This is the 7th day of my participation in the August More Text Challenge

Flink-BroadcastState

concept

During development, you can use Broadcast State when you need to send/Broadcast low-throughput events such as configurations and rules to all downstream tasks.

Broadcast State is a new feature introduced in Flink 1.5.

Downstream tasks take these configurations, rules and save them as BroadcastState, and apply them to calculations in another data stream.

scenario

  1. Dynamic update of calculation rules: If the event flow needs to be calculated according to the latest rules, the rules can be broadcast to the downstream Task as a broadcast status.

  2. Adding additional fields in real time: If the basic user information needs to be added to the event flow in real time, the basic user information can be broadcast to the downstream Task as the broadcast status.

API,

  1. First create a Keyed or non-keyed DataStream,

  2. Then create a BroadcastedStream,

  3. Finally, connect to the Broadcasted Stream via DataStream.
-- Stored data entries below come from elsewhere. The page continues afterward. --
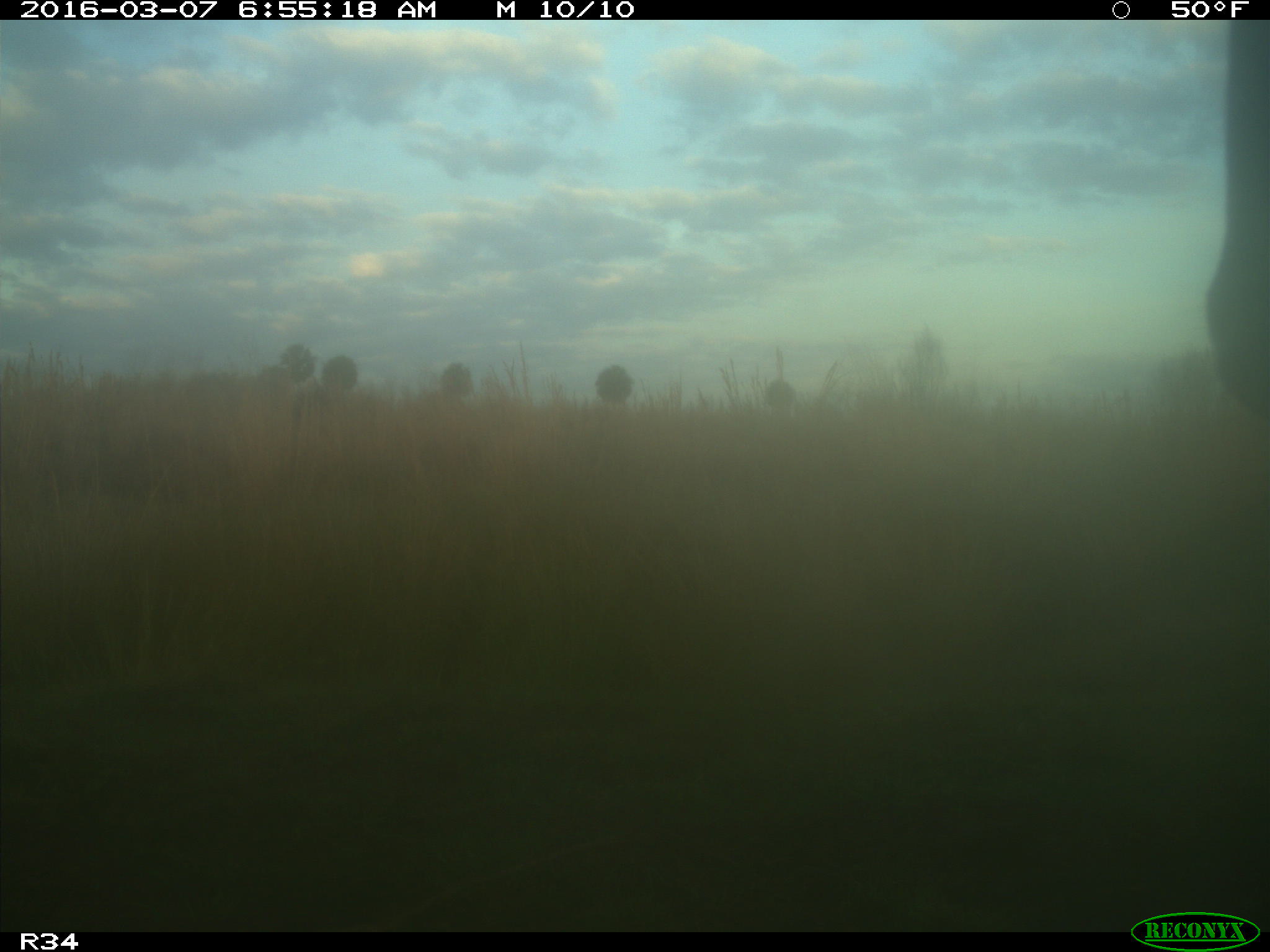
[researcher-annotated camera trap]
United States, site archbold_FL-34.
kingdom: Animalia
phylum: Chordata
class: Mammalia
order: Artiodactyla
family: Bovidae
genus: Bos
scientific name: Bos taurus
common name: domestic cow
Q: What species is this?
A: Bos taurus (domestic cow).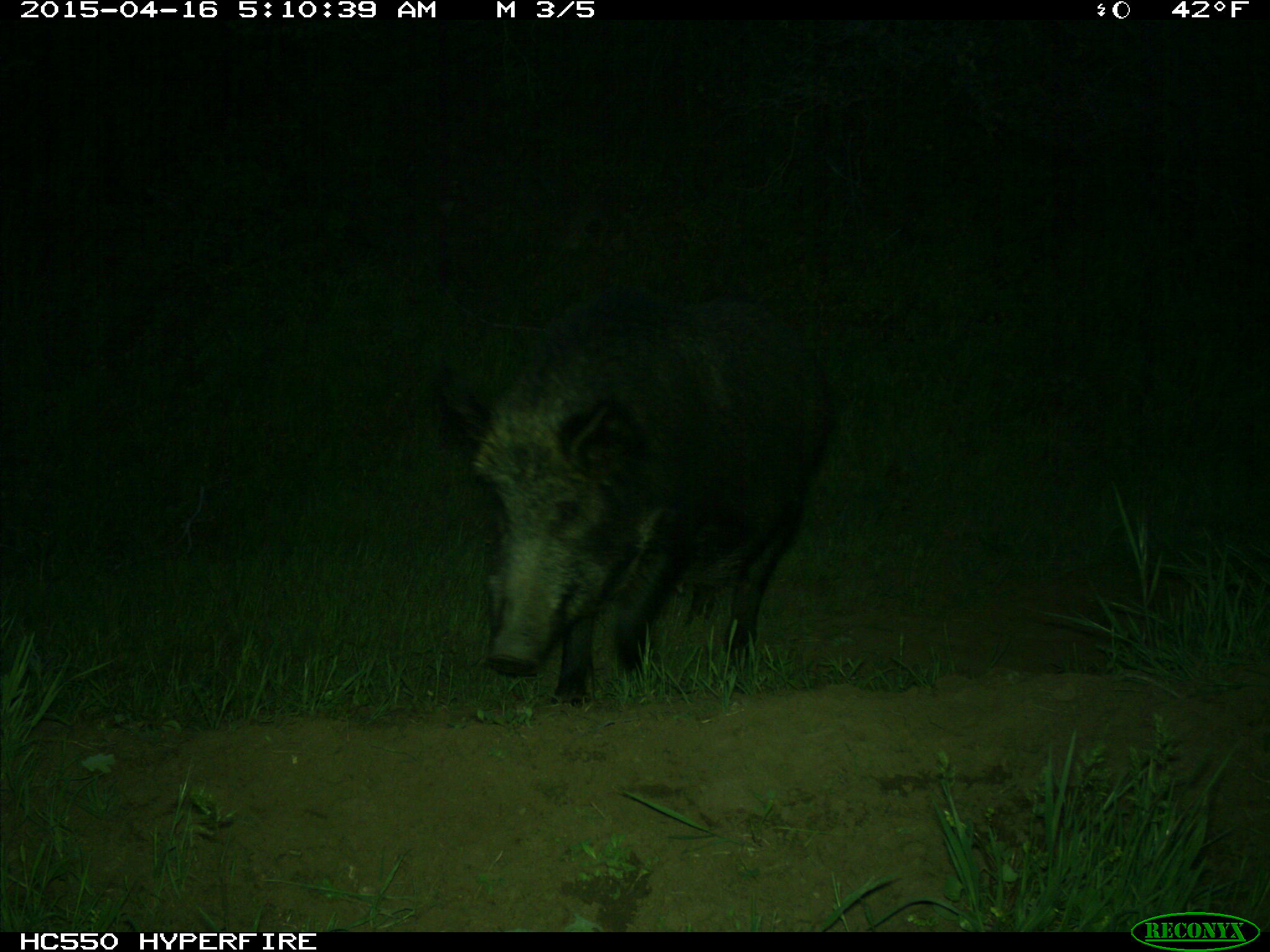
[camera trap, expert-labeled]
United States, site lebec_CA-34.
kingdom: Animalia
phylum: Chordata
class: Mammalia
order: Artiodactyla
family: Suidae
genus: Sus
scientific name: Sus scrofa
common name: wild boar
  4. This implementation broadcasts the BroadcastState to each Task downstream of the Data Stream.

Keyed Stream

If DataStream is Keyed Stream, the connection to the Broadcasted Stream, need to use when adding processing ProcessFunction KeyedBroadcastProcessFunction to implement.

The code looks like this:

public abstract class KeyedBroadcastProcessFunction<KS.IN1.IN2.OUT> extends BaseBroadcastProcessFunction {

    public abstract void processElement(final IN1 value, final ReadOnlyContext ctx, final Collector<OUT> out) throws Exception;

    public abstract void processBroadcastElement(final IN2 value, final Context ctx, final Collector<OUT> out) throws Exception;

}
Copy the code

The meanings of the parameters in the above generics are described as follows:

  • KS: represents the type of Key that Flink programs rely on when calling keyBy to build a Stream from the Source Operator at the most upstream;

  • IN1: indicates the type of Data records in non-broadcast Data streams.

  • IN2: indicates the type of data records in Broadcast Stream.

  • OUT: after KeyedBroadcastProcessFunction processElement () and processBroadcastElement () method after processing the output data record type.

Non-Keyed Stream

If the Data Stream is a non-keyed Stream, then it is connected to a Broadcasted Stream.

The code looks like this:

public abstract class BroadcastProcessFunction<IN1.IN2.OUT> extends BaseBroadcastProcessFunction {

public abstract void processElement(final IN1 value, final ReadOnlyContext ctx, final Collector<OUT> out) throws Exception;

public abstract void processBroadcastElement(final IN2 value, final Context ctx, final Collector<OUT> out) throws Exception;

}
Copy the code

The meaning of each parameter of the generic, and after the front of the generic type KeyedBroadcastProcessFunction 3 same meaning, but no call keyBy to partition the original Stream operation, there is no need for KS generic parameters.

emphasis

  1. Broadcast State is of Map type, that is, K-V type.

  2. Only on one side of the radio Broadcast the State, be in namely BroadcastProcessFunction or KeyedBroadcastProcessFunction processBroadcastElement method can be modified. On one side of the radio is read-only in BroadcastProcessFunction or KeyedBroadcastProcessFunction processElement method.

  3. The order of elements in Broadcast State may vary among tasks. Order based processing, need to be careful.

  4. Broadcast State At Checkpoint, each Task Checkpoint broadcasts the status.

  5. Broadcast State is stored in memory during runtime, but cannot be stored in RocksDB State Backend.